Aventuras que nos colocam entre a vida e a morte. São desafios constantes para
quem um dia ousou escolher essa profissão. Mas, se não fosse assim, que graça
teria o nosso trabalho? E depois, como diz o ditado, uma pessoa só “bate as
botas” quando chega a sua hora. E este repórter é a prova disso.
Era
mais uma pescaria na vida daqueles três “peões do mar”. O cabeludo, o Camisudo
e o Seu Mané. Sei que é engraçado, mas esses não são os seus nomes verdadeiros.
Mas também não faz muita diferença eu citá-los aqui, quase ninguém sabe. O
cabeludo, o mais vivido e esperto da turma era o líder e mentor da viagem.
Ganhou este apelido ainda guri porque tinha uma cabeleireira farta. O Camisudo tem a mania de usar a camisa por
fora da calça quando está porre, daí o seu apelido. Já o Seu Mané, tem este
segundo nome por conta da sua lentidão e distração. E eu, bem eu não tenho
apelido, não que eu saiba, mas estava ali, como um abutre farejando carniça,
querendo uma boa história para contar. E aquela aventura poderia ser a pauta
certa que eu tanto procurava. Não pensei duas vezes, entrei no barco e saímos.
━━━━━━━━━━━━━━━━━━━━━━━━━━━━━━
> Objetivo 1: Transcreva do relato da pescaria tudo desde "Aventuras que nos" até "mentor da viagem.".
> Objetivo 2: Reescreva em forma de lista o parágrafo do relato da pescaria que começa com "Era mais uma pescaria", mantendo os fatos principais.
━━━━━━━━━━━━━━━━━━━━━━━━━━━━━━
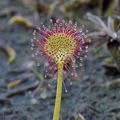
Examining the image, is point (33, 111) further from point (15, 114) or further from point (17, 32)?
point (17, 32)

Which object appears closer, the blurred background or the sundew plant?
the sundew plant

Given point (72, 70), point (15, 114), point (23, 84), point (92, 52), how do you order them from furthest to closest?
point (92, 52), point (23, 84), point (15, 114), point (72, 70)

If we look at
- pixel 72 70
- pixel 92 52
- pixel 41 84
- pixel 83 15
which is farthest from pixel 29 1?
pixel 72 70

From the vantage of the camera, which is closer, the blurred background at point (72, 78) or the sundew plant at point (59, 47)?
the sundew plant at point (59, 47)
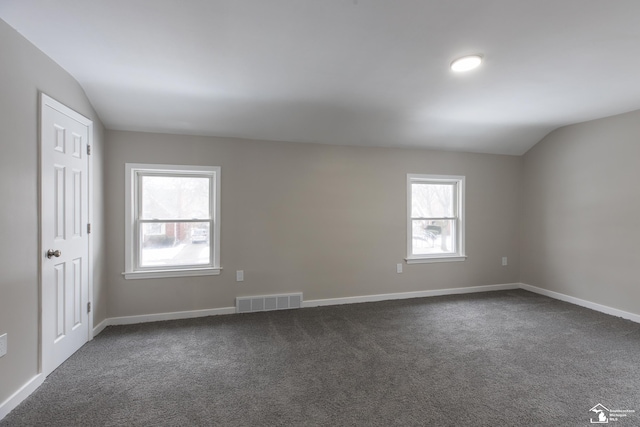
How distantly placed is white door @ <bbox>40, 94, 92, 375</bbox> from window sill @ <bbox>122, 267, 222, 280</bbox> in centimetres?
53

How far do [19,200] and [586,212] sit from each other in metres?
5.84

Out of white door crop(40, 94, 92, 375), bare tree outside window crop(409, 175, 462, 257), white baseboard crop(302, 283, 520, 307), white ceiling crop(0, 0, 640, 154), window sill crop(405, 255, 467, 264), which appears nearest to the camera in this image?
white ceiling crop(0, 0, 640, 154)

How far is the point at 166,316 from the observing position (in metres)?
3.55

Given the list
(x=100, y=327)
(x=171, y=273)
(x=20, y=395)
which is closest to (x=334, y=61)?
(x=171, y=273)

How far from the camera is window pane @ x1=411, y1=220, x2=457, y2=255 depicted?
4.57 m

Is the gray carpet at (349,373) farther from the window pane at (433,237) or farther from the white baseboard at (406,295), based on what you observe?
the window pane at (433,237)

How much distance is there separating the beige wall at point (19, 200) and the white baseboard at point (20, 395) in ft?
0.09

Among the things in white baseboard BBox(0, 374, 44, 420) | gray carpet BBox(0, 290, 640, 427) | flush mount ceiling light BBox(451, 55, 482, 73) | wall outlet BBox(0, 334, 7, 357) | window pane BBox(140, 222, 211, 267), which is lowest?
gray carpet BBox(0, 290, 640, 427)

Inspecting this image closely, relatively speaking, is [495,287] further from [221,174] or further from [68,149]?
[68,149]

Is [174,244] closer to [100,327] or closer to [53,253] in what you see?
[100,327]

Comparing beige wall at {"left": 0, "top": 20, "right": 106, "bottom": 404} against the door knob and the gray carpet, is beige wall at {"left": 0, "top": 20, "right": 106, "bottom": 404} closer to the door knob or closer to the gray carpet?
the door knob

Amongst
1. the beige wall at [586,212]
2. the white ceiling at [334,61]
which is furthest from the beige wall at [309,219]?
the beige wall at [586,212]

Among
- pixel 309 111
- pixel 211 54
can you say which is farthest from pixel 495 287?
pixel 211 54

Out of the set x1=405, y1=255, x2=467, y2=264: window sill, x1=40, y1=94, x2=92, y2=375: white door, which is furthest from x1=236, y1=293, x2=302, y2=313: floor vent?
x1=405, y1=255, x2=467, y2=264: window sill
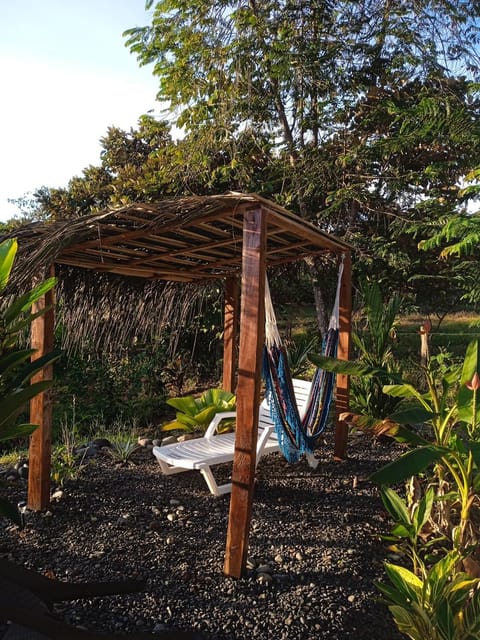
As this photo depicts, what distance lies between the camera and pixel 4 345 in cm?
155

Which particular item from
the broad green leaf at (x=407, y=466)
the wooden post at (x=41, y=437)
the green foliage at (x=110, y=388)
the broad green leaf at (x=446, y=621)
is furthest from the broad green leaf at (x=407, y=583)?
the green foliage at (x=110, y=388)

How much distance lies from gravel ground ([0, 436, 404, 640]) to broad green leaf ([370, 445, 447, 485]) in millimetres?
614

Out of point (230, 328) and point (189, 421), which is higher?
point (230, 328)

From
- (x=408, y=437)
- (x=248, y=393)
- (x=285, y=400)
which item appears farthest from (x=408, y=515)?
(x=285, y=400)

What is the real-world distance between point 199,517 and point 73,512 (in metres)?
0.82

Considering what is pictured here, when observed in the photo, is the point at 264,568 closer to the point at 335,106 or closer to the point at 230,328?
the point at 230,328

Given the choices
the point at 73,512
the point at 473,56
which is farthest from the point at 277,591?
the point at 473,56

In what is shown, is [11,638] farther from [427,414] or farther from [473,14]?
[473,14]

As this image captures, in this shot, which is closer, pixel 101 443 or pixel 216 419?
pixel 216 419

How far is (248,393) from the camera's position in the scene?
8.02ft

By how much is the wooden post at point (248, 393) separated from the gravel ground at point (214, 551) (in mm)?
━━━━━━━━━━━━━━━━━━━━━━━━━━━━━━
> Resposta do exercício 1:
Aventuras que nos colocam entre a vida e a morte. São desafios constantes para
quem um dia ousou escolher essa profissão. Mas, se não fosse assim, que graça
teria o nosso trabalho? E depois, como diz o ditado, uma pessoa só “bate as
botas” quando chega a sua hora. E este repórter é a prova disso.
Era
mais uma pescaria na vida daqueles três “peões do mar”. O cabeludo, o Camisudo
e o Seu Mané. Sei que é engraçado, mas esses não são os seus nomes verdadeiros.
Mas também não faz muita diferença eu citá-los aqui, quase ninguém sabe. O
cabeludo, o mais vivido e esperto da turma era o líder e mentor da viagem.

> Resposta do exercício 2:
- Três "peões do mar" saem para mais uma pescaria: o Cabeludo, o Camisudo e o Seu Mané. Esses apelidos não são seus nomes verdadeiros.
- O Cabeludo, o mais vivido e esperto da turma, é o líder e mentor da viagem. Ganhou o apelido ainda guri, por causa do cabelo farto.
- O Camisudo recebeu o apelido por usar a camisa por fora da calça quando está porre.
- O Seu Mané deve esse nome à sua lentidão e distração.
- O repórter não tem apelido conhecido e acompanha o grupo em busca de uma boa história. Vê na aventura a pauta que procurava, entra no barco e parte com eles.